• [Study material]:
◆ ◆ ◆ ◆

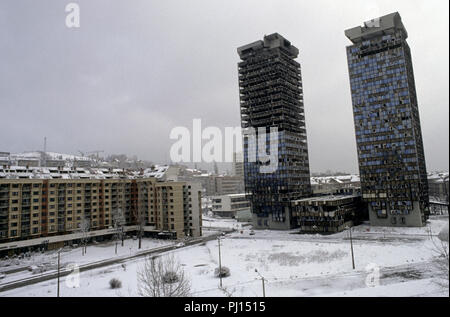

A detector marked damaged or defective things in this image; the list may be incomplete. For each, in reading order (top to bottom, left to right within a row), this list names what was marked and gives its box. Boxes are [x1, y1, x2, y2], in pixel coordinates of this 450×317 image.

burnt building [237, 33, 312, 228]
burnt building [346, 11, 430, 225]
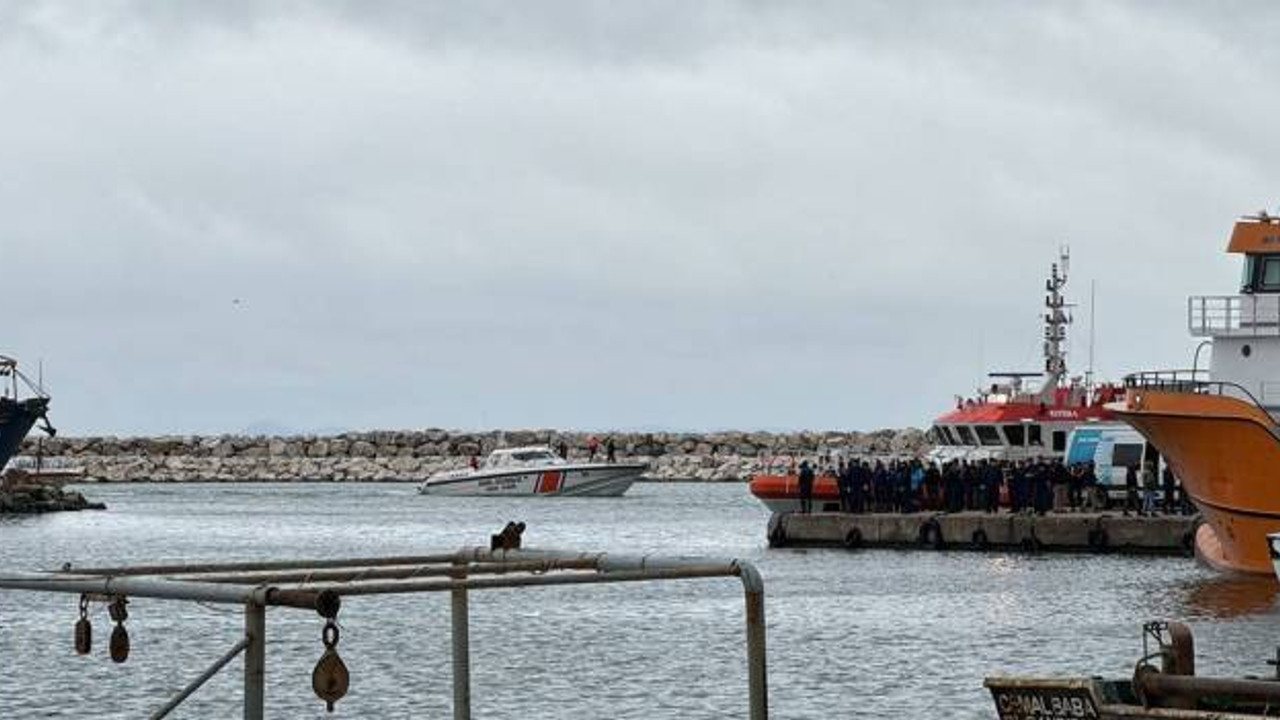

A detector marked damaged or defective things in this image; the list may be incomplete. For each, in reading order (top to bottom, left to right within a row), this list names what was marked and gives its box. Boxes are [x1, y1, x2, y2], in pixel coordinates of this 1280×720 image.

rusty metal pole [243, 599, 266, 717]
rusty metal pole [450, 573, 471, 717]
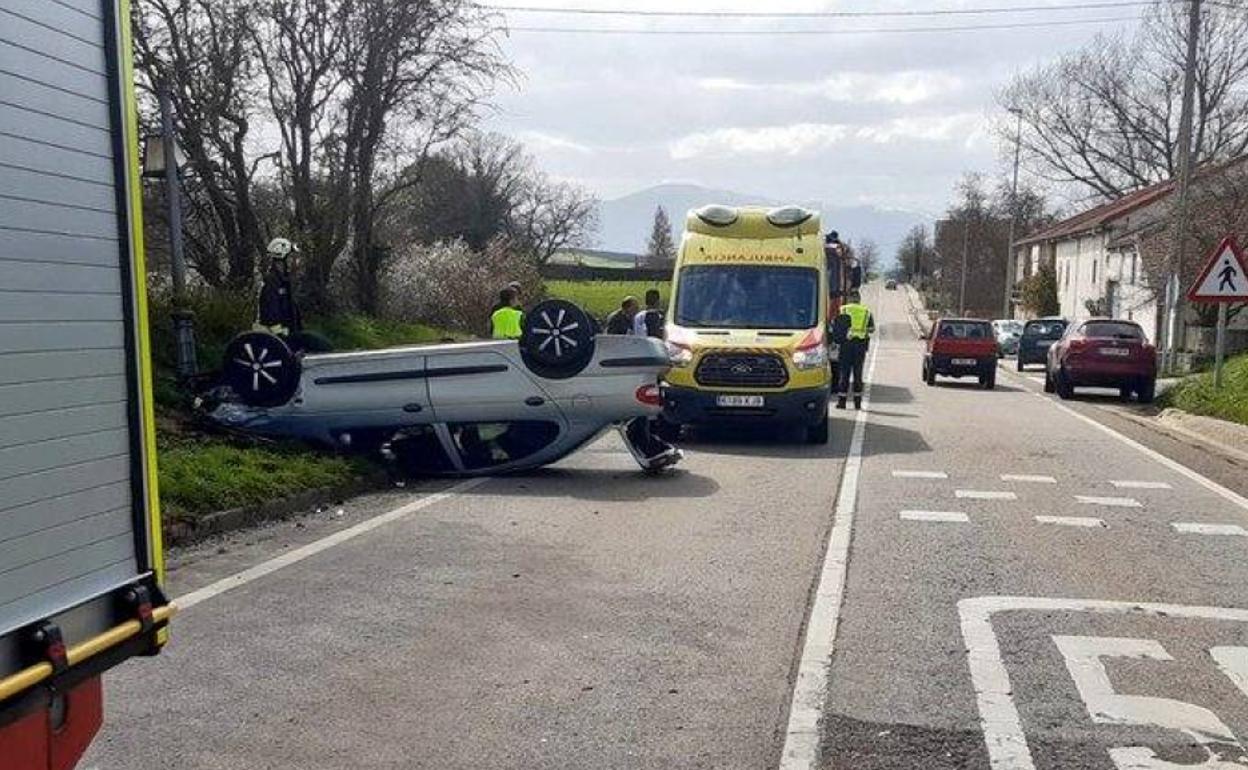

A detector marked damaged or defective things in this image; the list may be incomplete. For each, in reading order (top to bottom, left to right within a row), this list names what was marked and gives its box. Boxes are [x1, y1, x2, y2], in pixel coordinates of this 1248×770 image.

overturned white car [200, 300, 684, 474]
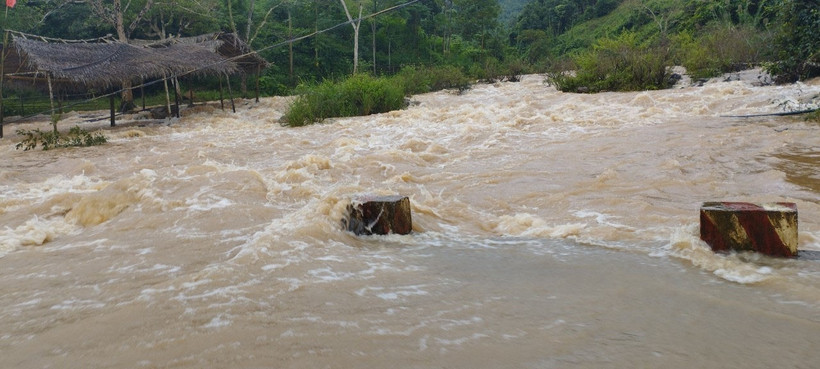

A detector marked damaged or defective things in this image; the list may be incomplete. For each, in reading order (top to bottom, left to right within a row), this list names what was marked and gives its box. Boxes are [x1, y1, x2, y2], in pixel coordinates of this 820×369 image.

rusty concrete post [344, 194, 414, 234]
rusty concrete post [700, 201, 796, 256]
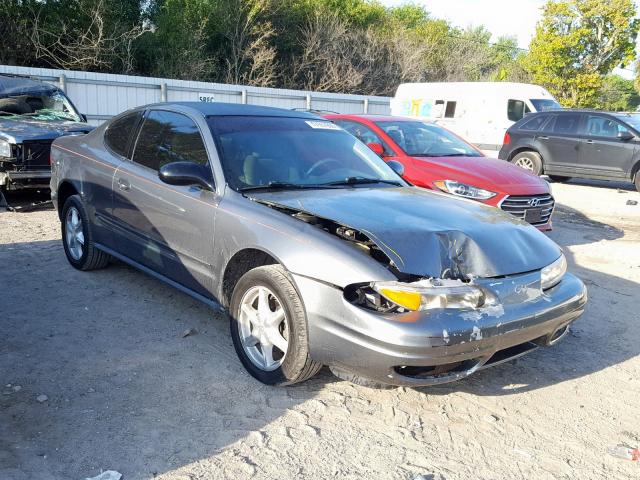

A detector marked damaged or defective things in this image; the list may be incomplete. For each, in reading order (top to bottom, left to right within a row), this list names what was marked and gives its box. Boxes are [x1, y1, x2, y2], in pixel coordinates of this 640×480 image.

crumpled hood [0, 118, 93, 142]
crumpled hood [412, 154, 548, 191]
broken headlight [432, 181, 498, 202]
crumpled hood [250, 187, 560, 278]
broken headlight [540, 255, 564, 288]
broken headlight [370, 278, 484, 312]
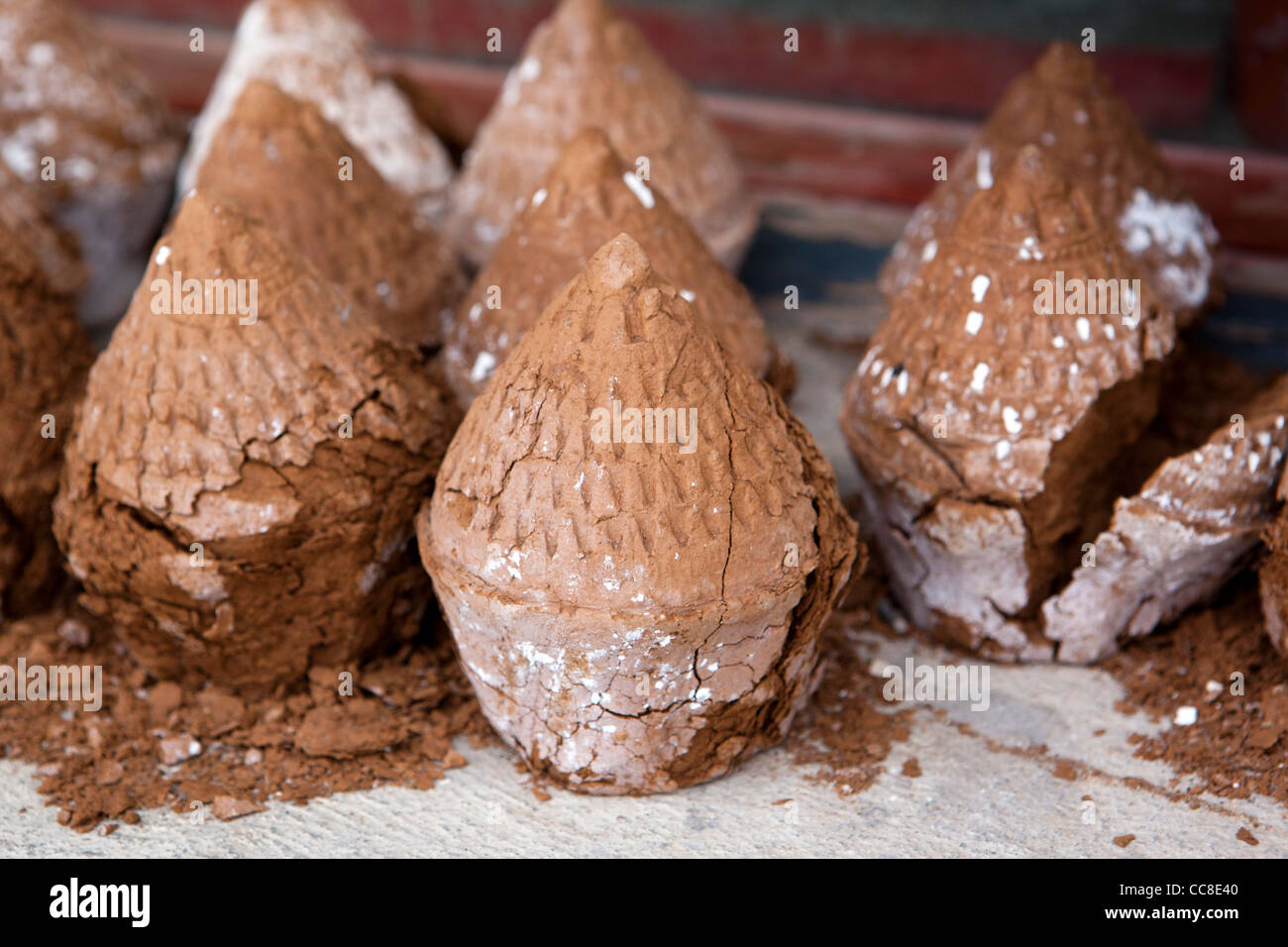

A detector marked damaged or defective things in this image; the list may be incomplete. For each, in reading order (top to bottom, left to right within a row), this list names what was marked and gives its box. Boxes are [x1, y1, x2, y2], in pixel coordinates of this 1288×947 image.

broken clay fragment [0, 212, 93, 623]
broken clay fragment [0, 0, 183, 329]
broken clay fragment [56, 194, 469, 695]
broken clay fragment [178, 0, 453, 228]
broken clay fragment [193, 82, 466, 350]
broken clay fragment [448, 0, 757, 270]
broken clay fragment [445, 129, 793, 404]
broken clay fragment [419, 236, 855, 793]
broken clay fragment [839, 148, 1179, 665]
broken clay fragment [881, 42, 1221, 326]
broken clay fragment [1045, 373, 1288, 665]
broken clay fragment [1267, 469, 1288, 659]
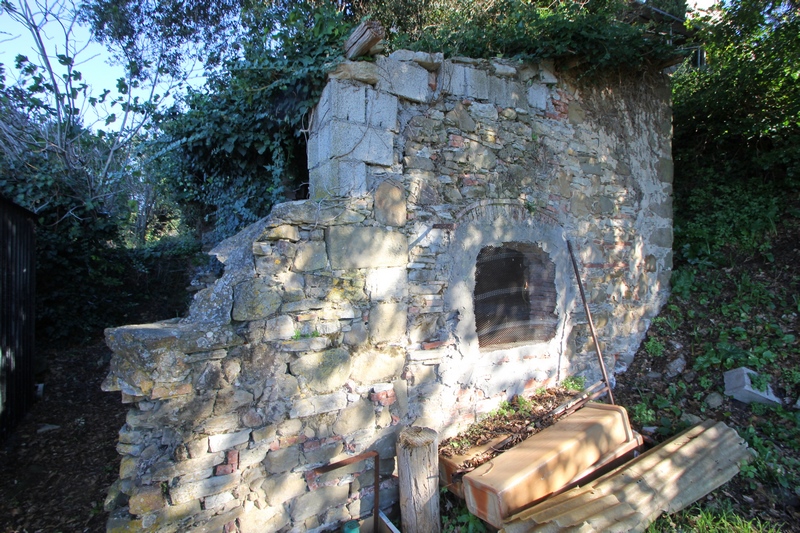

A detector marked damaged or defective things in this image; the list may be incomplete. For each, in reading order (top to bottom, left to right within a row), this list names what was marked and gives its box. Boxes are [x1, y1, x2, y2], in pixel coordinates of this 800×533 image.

rusty metal rod [564, 240, 616, 404]
rusty metal rod [310, 446, 380, 528]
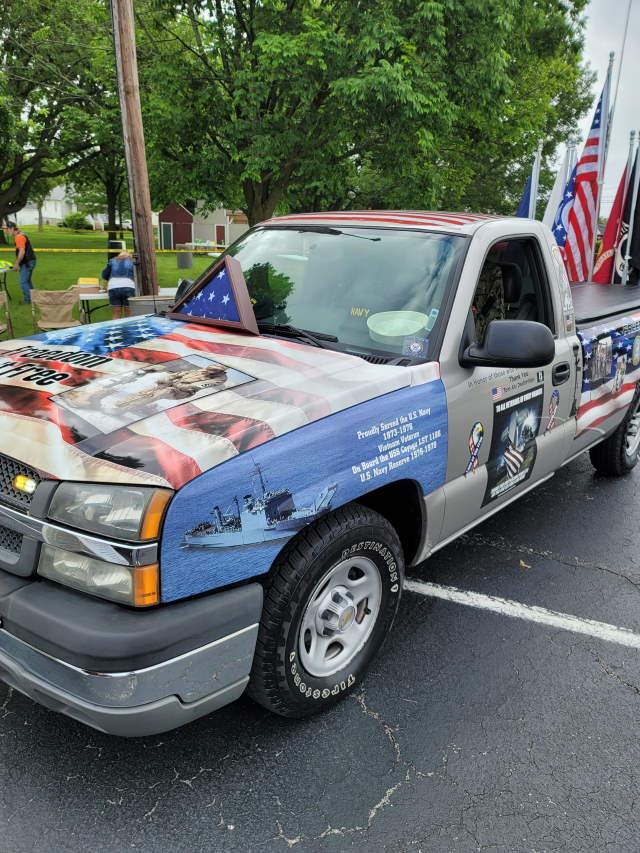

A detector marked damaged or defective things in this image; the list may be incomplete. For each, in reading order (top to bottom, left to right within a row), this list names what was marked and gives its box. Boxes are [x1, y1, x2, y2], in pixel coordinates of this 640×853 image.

◆ ◆ ◆ ◆

In your copy of the records, include no pictures; repeat everything else exactly.

A detector marked damaged or defective things in this image; the list may be incomplete. For each, in reading order (top to bottom, left to right within a row), this list names what was marked and gives its box. Boxes are [x1, y1, x2, y2], in pixel coordinates of this 450×317 image.

burnt building [237, 33, 312, 228]
burnt building [346, 11, 430, 225]

A detector marked damaged or defective things in this image; the list may be incomplete. For each, in reading order (top to bottom, left to right within a row), this list names what was marked and gives its box. Boxes are [x1, y1, x2, y2], in pixel coordinates of this 1280×720 image.

rusty metal pole [243, 599, 266, 717]
rusty metal pole [450, 573, 471, 717]

A detector marked damaged or defective things in this image; the list may be incomplete. For each, in reading order (top to bottom, left to right within a row), this list names what was marked and gives its box. Boxes are [x1, y1, x2, y2], in pixel coordinates of this 1248×770 image.

overturned white car [200, 300, 684, 474]

A detector marked damaged or defective things in this image; the list may be incomplete. For each, in reading order (top to bottom, left to right within a row), this list names what was marked and gives its box. Boxes are [x1, y1, x2, y2], in pixel coordinates of this 820×369 image.

rusty concrete post [344, 194, 414, 234]
rusty concrete post [700, 201, 796, 256]

A detector marked damaged or defective things in this image; the list may be incomplete. For each, in reading order (top to bottom, left to right within a row), this list names what was marked and gives its box. Boxes are [x1, y1, x2, y2], in pixel coordinates of this 640×480 image.

crumpled hood [0, 118, 93, 142]
crumpled hood [412, 154, 548, 191]
broken headlight [432, 181, 498, 202]
crumpled hood [250, 187, 560, 278]
broken headlight [540, 255, 564, 288]
broken headlight [370, 278, 484, 312]

A detector marked damaged or defective things in this image; the list may be incomplete. For each, in reading order (top to bottom, left to right within a row), this list names what was marked and gives its box. Boxes are [x1, y1, x2, y2], in pixel coordinates of this 1288×947 image.

broken clay fragment [0, 212, 93, 623]
broken clay fragment [0, 0, 183, 329]
broken clay fragment [56, 194, 469, 695]
broken clay fragment [178, 0, 453, 228]
broken clay fragment [193, 82, 466, 350]
broken clay fragment [448, 0, 757, 270]
broken clay fragment [445, 129, 793, 404]
broken clay fragment [419, 236, 855, 793]
broken clay fragment [839, 148, 1179, 665]
broken clay fragment [881, 42, 1221, 326]
broken clay fragment [1045, 373, 1288, 665]
broken clay fragment [1267, 469, 1288, 659]

A detector marked damaged or defective things in this image; the list may be incomplete. For each, in reading order (top to bottom, left to right within a row), this list names what was marked and gives its box. Boxes are [x1, y1, x2, y2], in pixel coordinates of this 800×533 image.

rusty metal rod [564, 240, 616, 404]
rusty metal rod [310, 446, 380, 528]

A detector marked damaged or defective things in this image; the list may be incomplete. For each, in reading order (top to bottom, left to right within a row), this list names what was marked and gives its box. Boxes are [x1, y1, x2, y2], in pixel coordinates of this 640×853 image.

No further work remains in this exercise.